Hacker News new | ask | show | jobs
by jerf 3858 days ago
Infrequently enough that it's usually premature optimization to spend too much time worrying about it. But in Go's core application space, high-load network applications, frequently enough that it's something you should be aware of, and there's a realistic chance of optimizing everything else to the point that GC time becomes your biggest problem, even after the latest work on it.

You'd still want to reach for mmm only after A: verifying that GC time really is your biggest problem via profiling and B: taking more normal steps to minimize overallocation first, because with value types Go has some tools (if not necessarily "a lot" of such tools, but definitely some) for dealing with that. But if you end up backed against the wall, this may be helpful.

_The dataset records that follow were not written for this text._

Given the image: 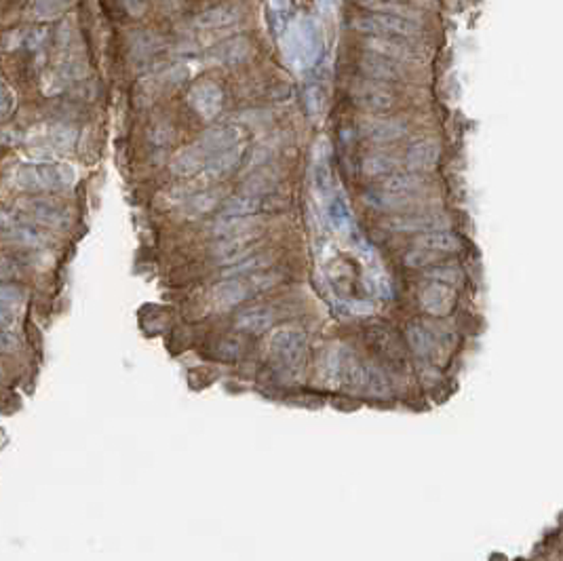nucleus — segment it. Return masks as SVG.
Wrapping results in <instances>:
<instances>
[{"mask_svg": "<svg viewBox=\"0 0 563 561\" xmlns=\"http://www.w3.org/2000/svg\"><path fill=\"white\" fill-rule=\"evenodd\" d=\"M76 179L74 167L70 165H59V163H28V165H19L13 175L11 182L15 188L19 190H64L68 186H72Z\"/></svg>", "mask_w": 563, "mask_h": 561, "instance_id": "f257e3e1", "label": "nucleus"}, {"mask_svg": "<svg viewBox=\"0 0 563 561\" xmlns=\"http://www.w3.org/2000/svg\"><path fill=\"white\" fill-rule=\"evenodd\" d=\"M355 28L382 38H416L422 32L418 19H412L403 13H395V6H380L372 15H365L355 21Z\"/></svg>", "mask_w": 563, "mask_h": 561, "instance_id": "f03ea898", "label": "nucleus"}, {"mask_svg": "<svg viewBox=\"0 0 563 561\" xmlns=\"http://www.w3.org/2000/svg\"><path fill=\"white\" fill-rule=\"evenodd\" d=\"M350 100H352V104L357 108L367 110V112H378V114L393 110L395 104H397L395 93L389 87H384V85H380L376 81L355 83L352 89H350Z\"/></svg>", "mask_w": 563, "mask_h": 561, "instance_id": "7ed1b4c3", "label": "nucleus"}, {"mask_svg": "<svg viewBox=\"0 0 563 561\" xmlns=\"http://www.w3.org/2000/svg\"><path fill=\"white\" fill-rule=\"evenodd\" d=\"M271 353L287 367H297L306 353V333L297 327H281L271 338Z\"/></svg>", "mask_w": 563, "mask_h": 561, "instance_id": "20e7f679", "label": "nucleus"}, {"mask_svg": "<svg viewBox=\"0 0 563 561\" xmlns=\"http://www.w3.org/2000/svg\"><path fill=\"white\" fill-rule=\"evenodd\" d=\"M17 207L28 220L38 222V224H47L53 228H66L70 224L68 209L57 203L45 201V199H25V201H19Z\"/></svg>", "mask_w": 563, "mask_h": 561, "instance_id": "39448f33", "label": "nucleus"}, {"mask_svg": "<svg viewBox=\"0 0 563 561\" xmlns=\"http://www.w3.org/2000/svg\"><path fill=\"white\" fill-rule=\"evenodd\" d=\"M359 131L365 140L374 141V143H391V141L401 140L408 134V125L401 119L372 117L359 123Z\"/></svg>", "mask_w": 563, "mask_h": 561, "instance_id": "423d86ee", "label": "nucleus"}, {"mask_svg": "<svg viewBox=\"0 0 563 561\" xmlns=\"http://www.w3.org/2000/svg\"><path fill=\"white\" fill-rule=\"evenodd\" d=\"M418 302H420L422 310H426L428 314H432V317H445V314H449L454 310L456 289L430 280L428 285H424L422 289H420Z\"/></svg>", "mask_w": 563, "mask_h": 561, "instance_id": "0eeeda50", "label": "nucleus"}, {"mask_svg": "<svg viewBox=\"0 0 563 561\" xmlns=\"http://www.w3.org/2000/svg\"><path fill=\"white\" fill-rule=\"evenodd\" d=\"M365 47L369 49V53L389 57L393 61H412V59H420V53L414 45H410L405 38H382V36H367L365 38Z\"/></svg>", "mask_w": 563, "mask_h": 561, "instance_id": "6e6552de", "label": "nucleus"}, {"mask_svg": "<svg viewBox=\"0 0 563 561\" xmlns=\"http://www.w3.org/2000/svg\"><path fill=\"white\" fill-rule=\"evenodd\" d=\"M254 291L256 289L251 287V280L243 279V277L226 279L213 287V304L220 310H228V308L245 302Z\"/></svg>", "mask_w": 563, "mask_h": 561, "instance_id": "1a4fd4ad", "label": "nucleus"}, {"mask_svg": "<svg viewBox=\"0 0 563 561\" xmlns=\"http://www.w3.org/2000/svg\"><path fill=\"white\" fill-rule=\"evenodd\" d=\"M389 226L397 232H434L447 228V220L441 213H420L414 211L412 215H397L389 222Z\"/></svg>", "mask_w": 563, "mask_h": 561, "instance_id": "9d476101", "label": "nucleus"}, {"mask_svg": "<svg viewBox=\"0 0 563 561\" xmlns=\"http://www.w3.org/2000/svg\"><path fill=\"white\" fill-rule=\"evenodd\" d=\"M190 106L205 119H213L222 108V89L215 83H198L188 93Z\"/></svg>", "mask_w": 563, "mask_h": 561, "instance_id": "9b49d317", "label": "nucleus"}, {"mask_svg": "<svg viewBox=\"0 0 563 561\" xmlns=\"http://www.w3.org/2000/svg\"><path fill=\"white\" fill-rule=\"evenodd\" d=\"M359 68L365 76H369L372 81L376 83H382V81H401L403 78V72L399 68L397 61L389 59V57H382V55H376V53H363L361 59H359Z\"/></svg>", "mask_w": 563, "mask_h": 561, "instance_id": "f8f14e48", "label": "nucleus"}, {"mask_svg": "<svg viewBox=\"0 0 563 561\" xmlns=\"http://www.w3.org/2000/svg\"><path fill=\"white\" fill-rule=\"evenodd\" d=\"M439 158H441V148L432 140H422L410 146L405 154V165L414 173H424L432 171L439 165Z\"/></svg>", "mask_w": 563, "mask_h": 561, "instance_id": "ddd939ff", "label": "nucleus"}, {"mask_svg": "<svg viewBox=\"0 0 563 561\" xmlns=\"http://www.w3.org/2000/svg\"><path fill=\"white\" fill-rule=\"evenodd\" d=\"M209 160H211V156L205 152V148H203L198 141H194L192 146L179 150V152L173 156V160H171V171H173L175 175H186V177H188V175H194L196 171L205 169Z\"/></svg>", "mask_w": 563, "mask_h": 561, "instance_id": "4468645a", "label": "nucleus"}, {"mask_svg": "<svg viewBox=\"0 0 563 561\" xmlns=\"http://www.w3.org/2000/svg\"><path fill=\"white\" fill-rule=\"evenodd\" d=\"M256 243H258V235L256 232L237 235V237H224V241H220L213 252L224 262H235V260L241 262V260L251 256Z\"/></svg>", "mask_w": 563, "mask_h": 561, "instance_id": "2eb2a0df", "label": "nucleus"}, {"mask_svg": "<svg viewBox=\"0 0 563 561\" xmlns=\"http://www.w3.org/2000/svg\"><path fill=\"white\" fill-rule=\"evenodd\" d=\"M426 186V177L422 173H414V171H397L389 177L382 179L380 190L393 192V194H401V196H416V192H420Z\"/></svg>", "mask_w": 563, "mask_h": 561, "instance_id": "dca6fc26", "label": "nucleus"}, {"mask_svg": "<svg viewBox=\"0 0 563 561\" xmlns=\"http://www.w3.org/2000/svg\"><path fill=\"white\" fill-rule=\"evenodd\" d=\"M414 247L430 252V254H437V256H445V254L458 252L460 249V241L449 230H434V232H426V235L416 237Z\"/></svg>", "mask_w": 563, "mask_h": 561, "instance_id": "f3484780", "label": "nucleus"}, {"mask_svg": "<svg viewBox=\"0 0 563 561\" xmlns=\"http://www.w3.org/2000/svg\"><path fill=\"white\" fill-rule=\"evenodd\" d=\"M239 140H241V131H239L237 127L224 125V127H215V129H209L207 134H203V138L198 140V143H201V146L205 148V152L213 158L215 154L235 148Z\"/></svg>", "mask_w": 563, "mask_h": 561, "instance_id": "a211bd4d", "label": "nucleus"}, {"mask_svg": "<svg viewBox=\"0 0 563 561\" xmlns=\"http://www.w3.org/2000/svg\"><path fill=\"white\" fill-rule=\"evenodd\" d=\"M416 196H401V194H393V192H386V190H380V188H374V190H367L363 194V201L367 203V207L372 209H378V211H405L412 207Z\"/></svg>", "mask_w": 563, "mask_h": 561, "instance_id": "6ab92c4d", "label": "nucleus"}, {"mask_svg": "<svg viewBox=\"0 0 563 561\" xmlns=\"http://www.w3.org/2000/svg\"><path fill=\"white\" fill-rule=\"evenodd\" d=\"M408 342L414 353L420 357H432L439 350V338L437 333L422 323H414L408 327Z\"/></svg>", "mask_w": 563, "mask_h": 561, "instance_id": "aec40b11", "label": "nucleus"}, {"mask_svg": "<svg viewBox=\"0 0 563 561\" xmlns=\"http://www.w3.org/2000/svg\"><path fill=\"white\" fill-rule=\"evenodd\" d=\"M275 321V312L271 308L264 306H256V308H247L243 312H239L237 317V327L249 333H262L266 331Z\"/></svg>", "mask_w": 563, "mask_h": 561, "instance_id": "412c9836", "label": "nucleus"}, {"mask_svg": "<svg viewBox=\"0 0 563 561\" xmlns=\"http://www.w3.org/2000/svg\"><path fill=\"white\" fill-rule=\"evenodd\" d=\"M74 143V136L68 127H51L42 136L34 138V146L38 150H51V152H64Z\"/></svg>", "mask_w": 563, "mask_h": 561, "instance_id": "4be33fe9", "label": "nucleus"}, {"mask_svg": "<svg viewBox=\"0 0 563 561\" xmlns=\"http://www.w3.org/2000/svg\"><path fill=\"white\" fill-rule=\"evenodd\" d=\"M361 167H363V173L369 177H389V175L397 173L399 160L395 156L384 154V152H372L363 158Z\"/></svg>", "mask_w": 563, "mask_h": 561, "instance_id": "5701e85b", "label": "nucleus"}, {"mask_svg": "<svg viewBox=\"0 0 563 561\" xmlns=\"http://www.w3.org/2000/svg\"><path fill=\"white\" fill-rule=\"evenodd\" d=\"M424 277L428 280H434V283H441V285H447V287H458L462 285V271L460 266L447 262V264H434L430 268L424 271Z\"/></svg>", "mask_w": 563, "mask_h": 561, "instance_id": "b1692460", "label": "nucleus"}, {"mask_svg": "<svg viewBox=\"0 0 563 561\" xmlns=\"http://www.w3.org/2000/svg\"><path fill=\"white\" fill-rule=\"evenodd\" d=\"M271 264H273V256H268V254H254V256L237 262L230 271H226V277L228 279H235V277H243V275H249V273H260V271H264Z\"/></svg>", "mask_w": 563, "mask_h": 561, "instance_id": "393cba45", "label": "nucleus"}, {"mask_svg": "<svg viewBox=\"0 0 563 561\" xmlns=\"http://www.w3.org/2000/svg\"><path fill=\"white\" fill-rule=\"evenodd\" d=\"M235 19H239V8L237 6H215L205 11L203 15H198V25L205 28H215V25H226L232 23Z\"/></svg>", "mask_w": 563, "mask_h": 561, "instance_id": "a878e982", "label": "nucleus"}, {"mask_svg": "<svg viewBox=\"0 0 563 561\" xmlns=\"http://www.w3.org/2000/svg\"><path fill=\"white\" fill-rule=\"evenodd\" d=\"M249 42L245 38H235V40H228L224 42L220 49H218V61H228V64H235V61H241L247 57L249 53Z\"/></svg>", "mask_w": 563, "mask_h": 561, "instance_id": "bb28decb", "label": "nucleus"}, {"mask_svg": "<svg viewBox=\"0 0 563 561\" xmlns=\"http://www.w3.org/2000/svg\"><path fill=\"white\" fill-rule=\"evenodd\" d=\"M237 160H239V150H237V148H230V150H226V152L215 154V156L207 163L205 169H207L209 177H218V175L228 173V171L237 165Z\"/></svg>", "mask_w": 563, "mask_h": 561, "instance_id": "cd10ccee", "label": "nucleus"}, {"mask_svg": "<svg viewBox=\"0 0 563 561\" xmlns=\"http://www.w3.org/2000/svg\"><path fill=\"white\" fill-rule=\"evenodd\" d=\"M218 201H220V192H203V194H196L194 199L188 201V213L190 215L207 213L211 207H215Z\"/></svg>", "mask_w": 563, "mask_h": 561, "instance_id": "c85d7f7f", "label": "nucleus"}, {"mask_svg": "<svg viewBox=\"0 0 563 561\" xmlns=\"http://www.w3.org/2000/svg\"><path fill=\"white\" fill-rule=\"evenodd\" d=\"M439 260L437 254H430V252H424V249H412L408 256H405V266L410 268H428V264H434Z\"/></svg>", "mask_w": 563, "mask_h": 561, "instance_id": "c756f323", "label": "nucleus"}, {"mask_svg": "<svg viewBox=\"0 0 563 561\" xmlns=\"http://www.w3.org/2000/svg\"><path fill=\"white\" fill-rule=\"evenodd\" d=\"M19 302H23V293H21V289L15 287V285H4V283H0V304L15 306V304H19Z\"/></svg>", "mask_w": 563, "mask_h": 561, "instance_id": "7c9ffc66", "label": "nucleus"}, {"mask_svg": "<svg viewBox=\"0 0 563 561\" xmlns=\"http://www.w3.org/2000/svg\"><path fill=\"white\" fill-rule=\"evenodd\" d=\"M17 323V312H15V306H8V304H0V329H8Z\"/></svg>", "mask_w": 563, "mask_h": 561, "instance_id": "2f4dec72", "label": "nucleus"}, {"mask_svg": "<svg viewBox=\"0 0 563 561\" xmlns=\"http://www.w3.org/2000/svg\"><path fill=\"white\" fill-rule=\"evenodd\" d=\"M17 348H19V340H17V336H13V333L0 329V353H15Z\"/></svg>", "mask_w": 563, "mask_h": 561, "instance_id": "473e14b6", "label": "nucleus"}, {"mask_svg": "<svg viewBox=\"0 0 563 561\" xmlns=\"http://www.w3.org/2000/svg\"><path fill=\"white\" fill-rule=\"evenodd\" d=\"M13 275H17V262L4 254H0V279H8Z\"/></svg>", "mask_w": 563, "mask_h": 561, "instance_id": "72a5a7b5", "label": "nucleus"}, {"mask_svg": "<svg viewBox=\"0 0 563 561\" xmlns=\"http://www.w3.org/2000/svg\"><path fill=\"white\" fill-rule=\"evenodd\" d=\"M13 93L0 83V117H6L13 110Z\"/></svg>", "mask_w": 563, "mask_h": 561, "instance_id": "f704fd0d", "label": "nucleus"}]
</instances>
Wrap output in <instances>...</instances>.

You could also arguably add a C: did you really mean to use a language with manual memory in the first place, or perhaps Rust? Or can you factor just the relevant bit out into such a language and interact via some RPC mechanism back to the Go code base? But as the situation becomes arbitrarily complicated there simply ceases to be a silver bullet.

2 comments

I couldn't have said it better. This is almost word for word why I decided to build mmm: I maintain a few high-load RPC services in Go, each of which stores millions, if not tens of millions of items in their cache.

In this configuration, each incoming request means allocations inside Go's RPC package [1], which in turn means that a GC pass will be triggered if GC_PERCENT [2] has been reached, which in turn means that the GC will have to scan all of those long lived pointers (Go's GC is not generational), which in turn means a huge peak in response time.

This basically leaves me with three possible solutions:

- hack into Go's RPC package to minimize allocations, which is a huge price to pay just to delay the inevitable

- build my caches in a language that offers manual memory management, then query those via RPC from my Go services; but I don't want to add a new language into the mix

- provide a generic solution for manual memory management in Go, which is where we are now

[1] https://golang.org/pkg/net/rpc/

[2] https://golang.org/pkg/runtime/debug/#SetGCPercent

There's also #4, using a ready-to-use external cache that can be accessed over RPC/network. Like memcache, or Redis. I'm sure you've thought of it, so can you explain why it didn't work in your scenario? I'm just curious.
Well, at the limits of performance, you're still looking at additional copies to get the cached data from the cache to the program, then probably another copy to get it from the input to the output, plus several context switches (which, even if they may ultimately have a relatively small effect on throughput, will increase latency). Having it in-process can be faster, if you're willing to pay the complexity price.

Again, it's almost certainly premature optimization to start with that design, but if that's where your optimization leads you, it's not that surprising.

FWIW, I wrote something myself that hits a similar problem, but in a completely different dimension: https://github.com/thejerf/gomempool My problem was that I had an otherwise rather placid program (from an allocation perspective) that liked to allocate buffers for messages that were many hundreds of kilobytes to low numbers of megabytes in size. In normal usage, only maybe one or two of these are ever in use at a time, but I use hundreds per second. In my case, each individual GC was actually not that big a deal, but I was triggering them every few seconds. The GC would see a lot of large allocs, and then successfully clean them up, meaning that the next batch of large allocations would be seen as crossing the threshold again. My stats clearly showed that on this system, once I started pooling my []byte I never even filled up the memory pool itself, and my GCs plummeted so far that I wouldn't even particularly care if they took half-a-second apiece anymore, which they don't. Almost everything other than those large message buffers were stack-alloc'ed anyhow.

You're certainly right that it's a possible and viable alternative. The reason I didn't go that way is quite simple: I always try and do my best to avoid external dependencies. One of the reason I really love Go is its ease of deployment thanks to its lack of dependencies: I love the idea of being just one scp away from running in staging/production; no more, no less.

I know many people won't agree with that, and there are definitely good reasons not to; and still, as far as I'm concerned, minimizing the complexity of my software stack means there's one less thing that I'll have to worry about, and at the end of the day, that is really quite the upside.

One might actually suffer from GC overhead much more than that, i.e. it might be the number one thing to be aware of and optimize, especially if your program has millions of pointers and/or a large heap.
Much more than "a realistic chance of optimizing everything else to the point that GC time becomes your biggest problem"?
Yes, these days, GC might easily be the biggest problem to the point that focusing on anything else would be a waste of time and premature optimization.

GC pauses can be anywhere between 300ms to 30 seconds or more when it starts becoming an issue.